5. A word recognition method for recognizing a word from a word stored in a word dictionary and a candidate for each character constituting the word obtained by character recognition, wherein the word is previously stored in the word dictionary and each character of this word is recognized. A first step of storing a predetermined threshold value and a permissible limit value of the number of non-matching characters of the word; a second step of reading the word written in the medium; and a step of reading the word of the medium read by the second step.
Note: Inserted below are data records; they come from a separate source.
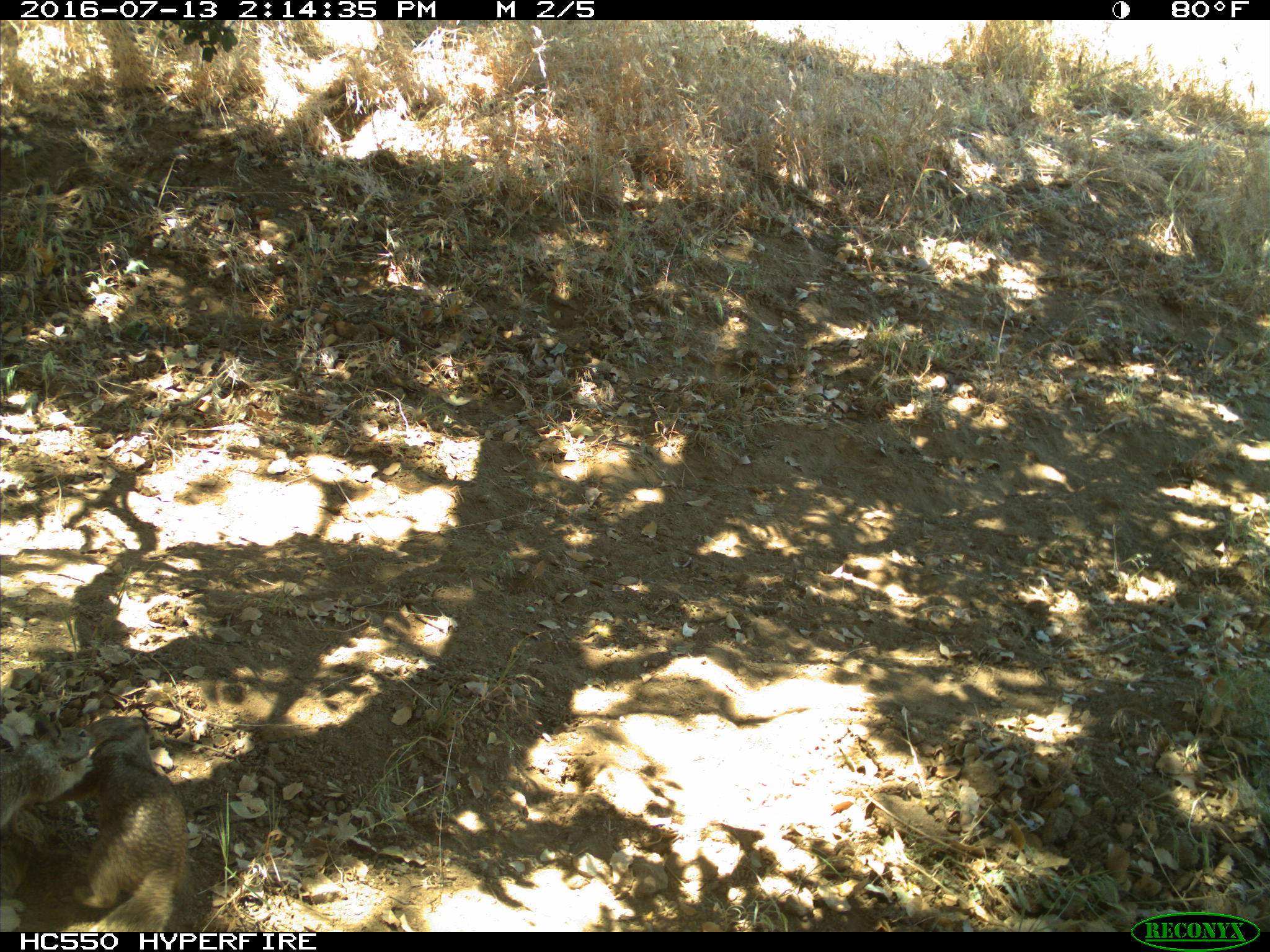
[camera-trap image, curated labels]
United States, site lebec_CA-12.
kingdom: Animalia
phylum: Chordata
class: Mammalia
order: Rodentia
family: Sciuridae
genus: Otospermophilus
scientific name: Otospermophilus beecheyi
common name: california ground squirrel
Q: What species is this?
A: Otospermophilus beecheyi (california ground squirrel).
A third step of recognizing each character and outputting a character candidate to which an evaluation value is given for each character; a threshold value for each character of the words in the word dictionary stored in the first step; A fourth step of comparing with the evaluation value for each character of the character candidates output in the third step; and of the word for which the evaluation value is judged to be equal to or greater than the threshold value by the fourth step. Letters and A fifth step of determining whether or not the character candidates match, and when the evaluation value is determined to be smaller than the threshold value by the fifth step, the character of the word is regarded as a non-matching character. A sixth step of counting, and a seventh step of judging whether or not the number of non-matching characters counted by the sixth step is larger than an allowable limit value of the number of non-matching characters stored in the first step. And, as a result of the judgment in the seventh step, if the number of non-matching characters is larger than the allowable limit value of the number of non-matching characters, the eighth step of judging that this word is not a corresponding word, How to recognize words.